_Excerpted passage_:
=== Section Start ===
Chlorine-washed chicken and hormone-fed beef may not be essential for a US-UK trade deal, Donald Trump’s agriculture secretary has indicated.
Speaking to journalists at a press conference in London, Brooke Rollins said the market was moving away from the two controversial methods of production, which are illegal in the UK and the EU.
Rollins is visiting to discuss the specifics of the trade deal the US president, Donald Trump, announced last week, which took in agricultural products including ethanol and beef. On Tuesday, she met the UK’s environment secretary, Steve Reed, who reiterated that the government would never accept chlorine chicken or hormone beef.
Asked whether the US would insist on the UK taking chlorine-washed chicken as a condition of any future tariff reductions, she said “only about 5% of our chicken in America is actually treated that way, with the chlorine”, adding “we have moved, over the last decade, completely away from the chlorine chicken”.
In the US, farmers are allowed to use chlorine washes and other disinfectants to remove harmful bacteria that may have infected chickens during rearing and slaughter. The EU banned the practice in 1997, leading to a long-running dispute over imports of chicken from the US. There are concerns that chlorine may compensate or mask poorer hygiene and animal welfare standards earlier in the food chain.
=== Section End ===
Scene geometry reasoning data:
=== Section Start ===
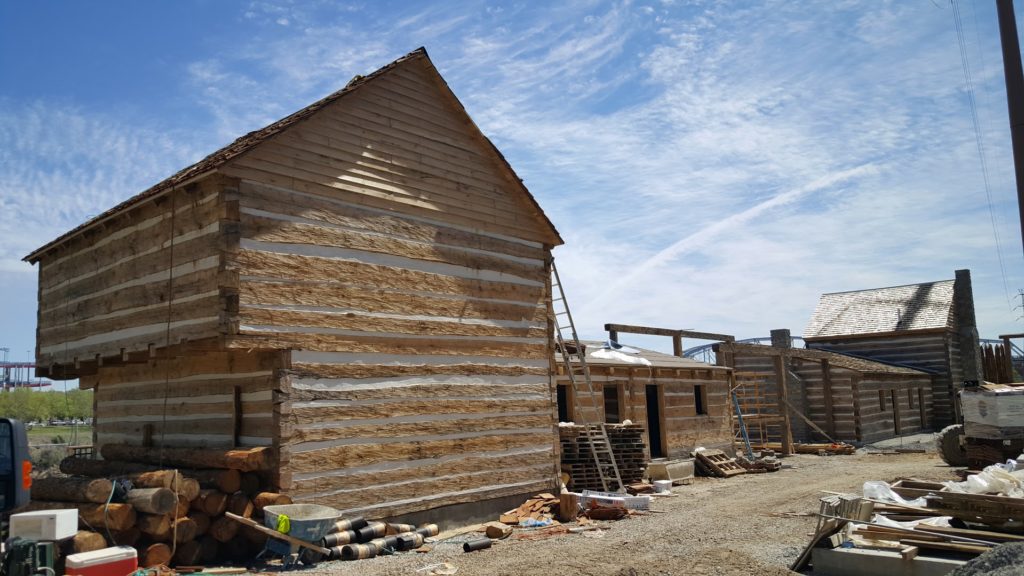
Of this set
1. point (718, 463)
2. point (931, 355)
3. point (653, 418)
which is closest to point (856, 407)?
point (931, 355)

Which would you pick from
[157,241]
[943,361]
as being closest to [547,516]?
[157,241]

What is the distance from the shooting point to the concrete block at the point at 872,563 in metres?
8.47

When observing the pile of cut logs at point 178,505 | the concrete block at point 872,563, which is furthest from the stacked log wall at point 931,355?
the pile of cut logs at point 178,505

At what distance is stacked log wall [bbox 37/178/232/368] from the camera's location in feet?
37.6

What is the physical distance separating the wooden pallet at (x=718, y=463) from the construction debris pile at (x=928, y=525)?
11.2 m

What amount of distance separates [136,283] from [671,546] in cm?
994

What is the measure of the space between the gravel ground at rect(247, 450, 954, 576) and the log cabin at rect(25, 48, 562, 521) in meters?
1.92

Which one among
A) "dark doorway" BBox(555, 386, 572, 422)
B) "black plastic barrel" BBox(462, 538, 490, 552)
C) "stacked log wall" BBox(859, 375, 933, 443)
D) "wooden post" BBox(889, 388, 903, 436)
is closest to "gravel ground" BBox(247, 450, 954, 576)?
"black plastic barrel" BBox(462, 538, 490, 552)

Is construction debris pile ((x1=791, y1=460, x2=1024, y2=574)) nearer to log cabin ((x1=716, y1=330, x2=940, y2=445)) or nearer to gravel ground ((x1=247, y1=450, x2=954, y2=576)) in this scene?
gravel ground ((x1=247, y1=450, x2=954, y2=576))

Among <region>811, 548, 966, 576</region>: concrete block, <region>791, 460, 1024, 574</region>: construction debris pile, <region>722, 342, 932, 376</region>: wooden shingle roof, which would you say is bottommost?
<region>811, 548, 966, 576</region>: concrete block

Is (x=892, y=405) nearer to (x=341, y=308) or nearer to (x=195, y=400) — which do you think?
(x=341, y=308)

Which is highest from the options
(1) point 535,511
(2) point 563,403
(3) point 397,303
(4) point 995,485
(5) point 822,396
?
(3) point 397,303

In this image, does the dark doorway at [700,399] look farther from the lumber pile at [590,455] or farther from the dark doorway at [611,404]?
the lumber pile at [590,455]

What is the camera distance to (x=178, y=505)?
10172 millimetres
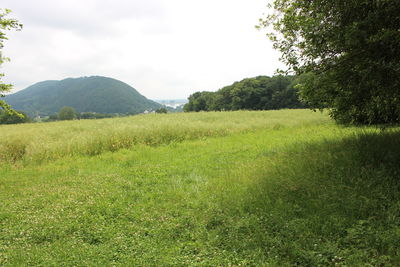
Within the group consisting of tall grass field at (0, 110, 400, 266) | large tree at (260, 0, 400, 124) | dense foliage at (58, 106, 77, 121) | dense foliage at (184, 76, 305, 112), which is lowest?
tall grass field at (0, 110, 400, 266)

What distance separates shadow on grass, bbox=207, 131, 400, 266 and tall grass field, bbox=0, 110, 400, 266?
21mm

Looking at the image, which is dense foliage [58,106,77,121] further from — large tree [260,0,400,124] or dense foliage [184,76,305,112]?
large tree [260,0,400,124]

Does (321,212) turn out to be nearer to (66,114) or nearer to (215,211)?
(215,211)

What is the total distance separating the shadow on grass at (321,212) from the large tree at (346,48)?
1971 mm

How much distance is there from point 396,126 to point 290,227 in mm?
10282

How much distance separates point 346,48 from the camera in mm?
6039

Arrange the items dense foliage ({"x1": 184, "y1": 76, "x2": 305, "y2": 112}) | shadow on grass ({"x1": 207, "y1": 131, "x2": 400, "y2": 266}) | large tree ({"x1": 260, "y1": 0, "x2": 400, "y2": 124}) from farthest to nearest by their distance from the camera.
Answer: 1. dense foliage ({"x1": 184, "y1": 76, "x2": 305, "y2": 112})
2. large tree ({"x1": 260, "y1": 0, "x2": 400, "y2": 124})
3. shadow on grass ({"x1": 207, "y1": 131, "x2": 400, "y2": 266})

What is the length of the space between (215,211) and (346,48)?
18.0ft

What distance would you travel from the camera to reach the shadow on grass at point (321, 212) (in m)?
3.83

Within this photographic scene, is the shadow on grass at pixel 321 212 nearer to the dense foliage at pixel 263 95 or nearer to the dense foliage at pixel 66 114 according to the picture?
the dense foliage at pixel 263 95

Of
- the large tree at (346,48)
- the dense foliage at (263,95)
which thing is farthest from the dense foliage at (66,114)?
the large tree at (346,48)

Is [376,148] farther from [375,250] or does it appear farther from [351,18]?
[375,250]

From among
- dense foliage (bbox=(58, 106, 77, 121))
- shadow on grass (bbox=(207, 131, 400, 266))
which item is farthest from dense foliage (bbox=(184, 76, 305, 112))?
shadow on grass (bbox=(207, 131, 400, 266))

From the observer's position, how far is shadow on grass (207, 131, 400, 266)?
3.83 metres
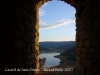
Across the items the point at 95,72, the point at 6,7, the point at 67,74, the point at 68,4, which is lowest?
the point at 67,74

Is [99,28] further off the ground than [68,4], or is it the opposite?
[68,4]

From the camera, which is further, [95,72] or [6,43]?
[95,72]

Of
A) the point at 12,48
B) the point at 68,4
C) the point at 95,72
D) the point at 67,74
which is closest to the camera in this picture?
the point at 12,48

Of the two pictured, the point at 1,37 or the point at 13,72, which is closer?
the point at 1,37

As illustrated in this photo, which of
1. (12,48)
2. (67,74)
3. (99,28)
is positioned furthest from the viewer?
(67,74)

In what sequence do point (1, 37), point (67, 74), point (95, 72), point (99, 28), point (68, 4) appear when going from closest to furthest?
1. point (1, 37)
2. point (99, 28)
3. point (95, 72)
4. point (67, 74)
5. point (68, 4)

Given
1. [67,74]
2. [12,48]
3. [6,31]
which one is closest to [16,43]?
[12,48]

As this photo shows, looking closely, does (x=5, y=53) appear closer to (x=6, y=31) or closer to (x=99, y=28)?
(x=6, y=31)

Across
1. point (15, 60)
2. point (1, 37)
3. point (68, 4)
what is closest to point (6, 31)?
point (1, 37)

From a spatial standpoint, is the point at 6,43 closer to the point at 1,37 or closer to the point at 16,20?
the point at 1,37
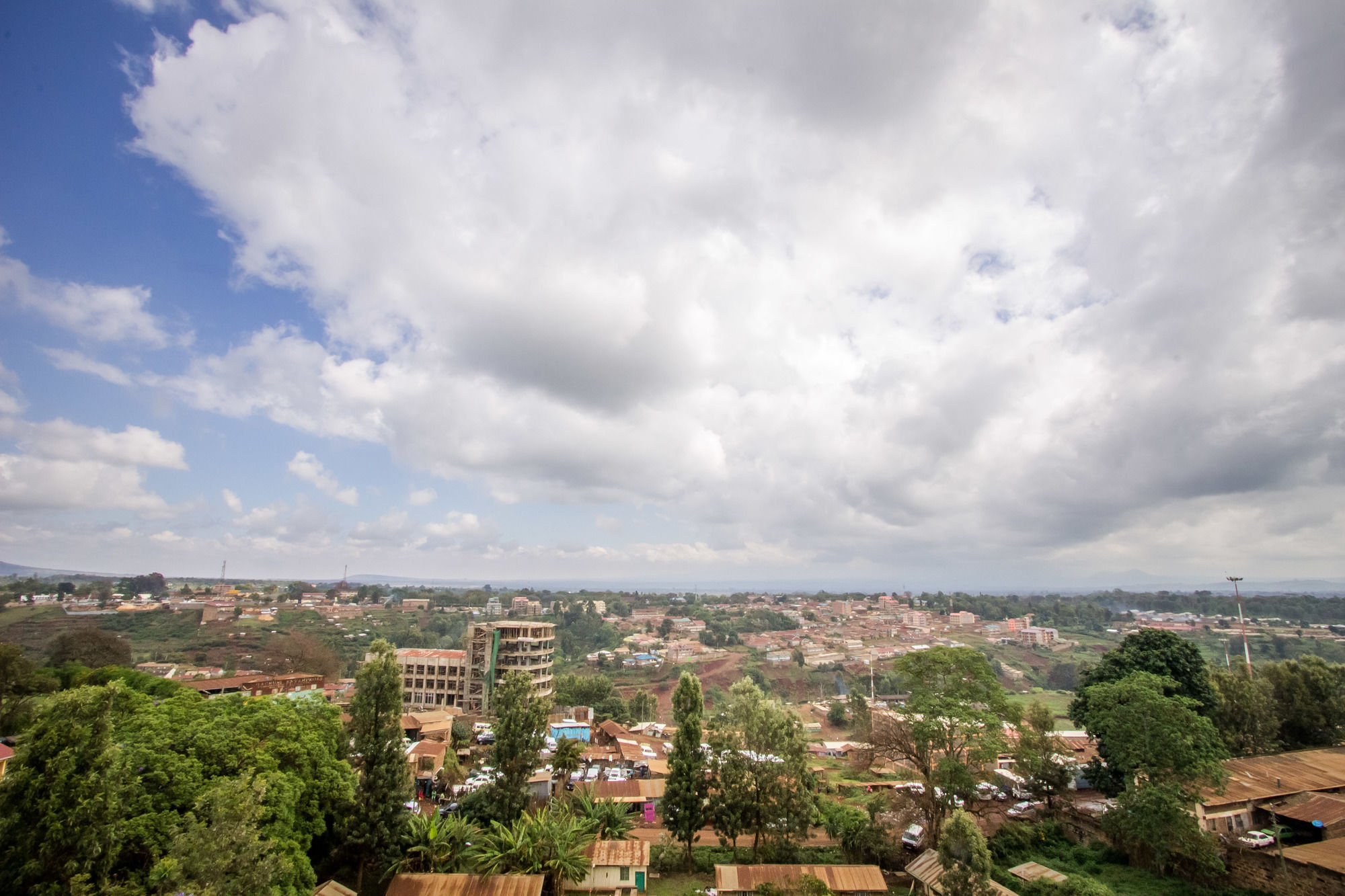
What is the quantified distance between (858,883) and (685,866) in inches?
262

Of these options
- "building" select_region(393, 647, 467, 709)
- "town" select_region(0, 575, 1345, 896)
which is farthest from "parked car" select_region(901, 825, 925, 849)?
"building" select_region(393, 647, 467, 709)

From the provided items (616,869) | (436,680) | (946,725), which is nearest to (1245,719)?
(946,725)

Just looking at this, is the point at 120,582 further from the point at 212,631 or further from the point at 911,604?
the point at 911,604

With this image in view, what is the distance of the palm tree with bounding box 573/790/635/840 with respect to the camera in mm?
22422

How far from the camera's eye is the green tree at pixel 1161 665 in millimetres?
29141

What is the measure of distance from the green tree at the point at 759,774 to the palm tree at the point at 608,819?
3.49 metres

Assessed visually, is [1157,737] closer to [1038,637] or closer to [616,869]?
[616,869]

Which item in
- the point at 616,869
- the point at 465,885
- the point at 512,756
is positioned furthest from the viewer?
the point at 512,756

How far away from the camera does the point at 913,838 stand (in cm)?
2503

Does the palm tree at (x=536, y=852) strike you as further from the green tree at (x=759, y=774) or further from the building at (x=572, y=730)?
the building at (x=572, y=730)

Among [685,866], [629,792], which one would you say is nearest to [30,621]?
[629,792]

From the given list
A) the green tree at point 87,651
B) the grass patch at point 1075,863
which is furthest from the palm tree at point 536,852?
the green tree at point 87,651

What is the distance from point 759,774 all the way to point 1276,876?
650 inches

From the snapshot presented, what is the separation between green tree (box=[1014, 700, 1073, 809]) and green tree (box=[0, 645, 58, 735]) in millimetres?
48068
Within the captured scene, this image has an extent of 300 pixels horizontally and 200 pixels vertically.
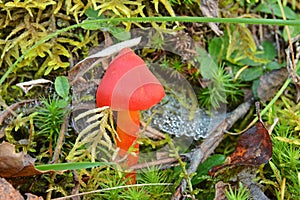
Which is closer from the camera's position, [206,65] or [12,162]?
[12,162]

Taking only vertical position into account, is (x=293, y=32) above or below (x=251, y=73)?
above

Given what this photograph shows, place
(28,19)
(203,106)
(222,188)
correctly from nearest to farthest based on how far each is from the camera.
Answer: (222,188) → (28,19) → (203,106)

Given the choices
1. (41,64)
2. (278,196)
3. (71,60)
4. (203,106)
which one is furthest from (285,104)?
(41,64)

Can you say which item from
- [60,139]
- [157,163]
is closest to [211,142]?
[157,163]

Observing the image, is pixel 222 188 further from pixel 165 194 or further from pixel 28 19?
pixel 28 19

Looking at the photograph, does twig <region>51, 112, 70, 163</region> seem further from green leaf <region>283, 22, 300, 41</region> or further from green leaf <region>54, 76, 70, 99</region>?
=== Section End ===
_Exercise prompt_:
Write out the passage of the chlorine chicken article from "Speaking to journalists" up to and including "and the EU.". The entries were taken from a separate source.

_Solution to this problem_:
Speaking to journalists at a press conference in London, Brooke Rollins said the market was moving away from the two controversial methods of production, which are illegal in the UK and the EU.